For tokens that are not confined — which is many of them, especially in standalone or smaller deployments — only the groups half matters. The confinement pass is a no-op for an unconfined token; the normal DACL walk is the only check that runs against the capability. This is the "positive confinement without confinement" case: the capability SIDs are used as ordinary groups for access management, and the confinement layer never enters the picture.

What this is not

A few clarifications, because the name encourages misreading:

  • It is not a bypass of confinement. Placing a capability SID in a confined token's groups does not exempt the resulting access from step 11. The confinement pass still fires; the grant from the DACL walk is still subject to the intersection. See "Positive confinement does not bypass confinement" above.
  • It is not a separate access-check pass. There is no "positive confinement evaluator" in the kernel. The DACL walk at step 8 finds the capability SID like it finds any other group SID. No new mechanism, no new code path, no special handling.
  • It is not the same as confinement. A token with capability SIDs only in groups (no confinement_sid) is not confined. The confinement pass is a no-op. The token has the broad access its identity grants; the capabilities sit alongside as additional group memberships.
  • It is not opt-in for the resource. A resource whose DACL grants access to a capability does not need to know whether the caller is using the capability positively or as a confinement entry. The DACL says "this SID gets these rights"; whoever has the SID in a relevant field gets the access.
  • It is not a kernel feature you can disable. Because there is no feature flag — only a convention about where you put capability SIDs on tokens — there is nothing to turn off. Sites that prefer dedicated service accounts simply do not use capability SIDs in groups.

A worked deployment

A Peios machine runs three services that all read the user's music library: jellyfin, mpd, and a future streaming-bridge. The administrative pattern is positive confinement.

The DACL on /var/lib/media/music/ (and every file under it):

  • ACCESS_ALLOWED SYSTEM GENERIC_ALL
  • ACCESS_ALLOWED BUILTIN\Administrators GENERIC_ALL
  • ACCESS_ALLOWED music-library-read GENERIC_READ (the capability SID, derived from "music-library-read" via SHA-256)

The directory policy in authd configures each service's token to include the music-library-read capability SID in its groups:

  • jellyfin's token: groups = [jellyfin_user_SID, music-library-read, network-server, ...]
  • mpd's token: groups = [mpd_user_SID, music-library-read, audio-output, ...]
  • streaming-bridge's token: groups = [streaming-bridge_user_SID, music-library-read, network-server, ...]

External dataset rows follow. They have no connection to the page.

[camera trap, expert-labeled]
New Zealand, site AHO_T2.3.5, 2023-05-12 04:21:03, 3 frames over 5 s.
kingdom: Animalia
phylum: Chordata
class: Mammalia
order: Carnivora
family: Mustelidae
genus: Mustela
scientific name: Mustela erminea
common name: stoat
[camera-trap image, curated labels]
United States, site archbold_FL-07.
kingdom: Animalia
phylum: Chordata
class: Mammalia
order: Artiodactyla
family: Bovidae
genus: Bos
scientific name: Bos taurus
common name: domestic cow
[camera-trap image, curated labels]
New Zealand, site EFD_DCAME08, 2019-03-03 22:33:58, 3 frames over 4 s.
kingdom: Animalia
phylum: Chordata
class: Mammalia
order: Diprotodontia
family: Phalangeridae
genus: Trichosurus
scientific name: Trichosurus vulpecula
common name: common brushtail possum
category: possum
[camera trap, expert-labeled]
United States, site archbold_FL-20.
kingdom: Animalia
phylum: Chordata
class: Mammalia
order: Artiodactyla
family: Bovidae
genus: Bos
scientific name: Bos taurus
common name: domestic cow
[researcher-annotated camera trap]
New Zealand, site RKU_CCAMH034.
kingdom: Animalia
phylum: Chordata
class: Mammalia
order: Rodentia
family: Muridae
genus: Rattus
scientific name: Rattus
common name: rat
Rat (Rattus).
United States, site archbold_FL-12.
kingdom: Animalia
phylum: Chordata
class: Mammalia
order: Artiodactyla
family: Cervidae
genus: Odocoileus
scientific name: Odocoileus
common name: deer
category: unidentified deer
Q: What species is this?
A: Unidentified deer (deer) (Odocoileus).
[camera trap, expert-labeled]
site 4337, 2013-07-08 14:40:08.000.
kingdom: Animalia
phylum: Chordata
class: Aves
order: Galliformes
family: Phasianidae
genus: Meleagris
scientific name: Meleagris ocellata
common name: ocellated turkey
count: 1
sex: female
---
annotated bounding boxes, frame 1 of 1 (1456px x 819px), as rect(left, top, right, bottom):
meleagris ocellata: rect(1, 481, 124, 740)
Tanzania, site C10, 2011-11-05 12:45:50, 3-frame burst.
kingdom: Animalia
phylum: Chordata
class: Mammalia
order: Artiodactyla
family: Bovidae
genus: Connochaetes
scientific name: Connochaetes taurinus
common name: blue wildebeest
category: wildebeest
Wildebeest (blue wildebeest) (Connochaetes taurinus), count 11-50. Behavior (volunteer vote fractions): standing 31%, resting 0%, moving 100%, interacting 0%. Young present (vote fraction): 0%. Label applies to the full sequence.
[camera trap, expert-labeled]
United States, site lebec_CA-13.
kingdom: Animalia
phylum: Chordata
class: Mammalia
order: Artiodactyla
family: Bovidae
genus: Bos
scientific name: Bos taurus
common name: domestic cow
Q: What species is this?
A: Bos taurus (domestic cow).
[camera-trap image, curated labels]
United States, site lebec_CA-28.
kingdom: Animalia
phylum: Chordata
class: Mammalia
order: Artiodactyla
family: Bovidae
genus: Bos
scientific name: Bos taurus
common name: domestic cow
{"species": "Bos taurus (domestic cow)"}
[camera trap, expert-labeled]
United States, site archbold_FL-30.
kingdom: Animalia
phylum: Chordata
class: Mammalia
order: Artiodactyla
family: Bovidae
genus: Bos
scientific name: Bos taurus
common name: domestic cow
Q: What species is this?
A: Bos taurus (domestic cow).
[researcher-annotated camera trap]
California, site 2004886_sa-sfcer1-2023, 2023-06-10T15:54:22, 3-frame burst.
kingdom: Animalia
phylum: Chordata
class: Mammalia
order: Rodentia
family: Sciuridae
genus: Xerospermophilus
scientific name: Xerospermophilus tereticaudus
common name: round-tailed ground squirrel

Each service is a different user identity. Each service has the capability through its groups. Each service can read the music library.

The administrator adds a fourth music-handling service. The new service's token policy includes music-library-read in groups. The DACL on /var/lib/media/music/ is not touched. The service starts reading the library immediately.

If the deployment additionally confines the services for sandboxing, the same capability SID also appears in each service's confinement_capabilities. The DACL ACE for music-library-read is unchanged. The token now has the SID in two places, and both passes find it. Access still works.

This is the canonical scale pattern. Capabilities are the vocabulary of access; tokens consume capabilities; resources grant capabilities; administrative policy decides who gets what. No DACL rewrites when new services arrive; no proliferation of per-service users in every shared-resource ACL.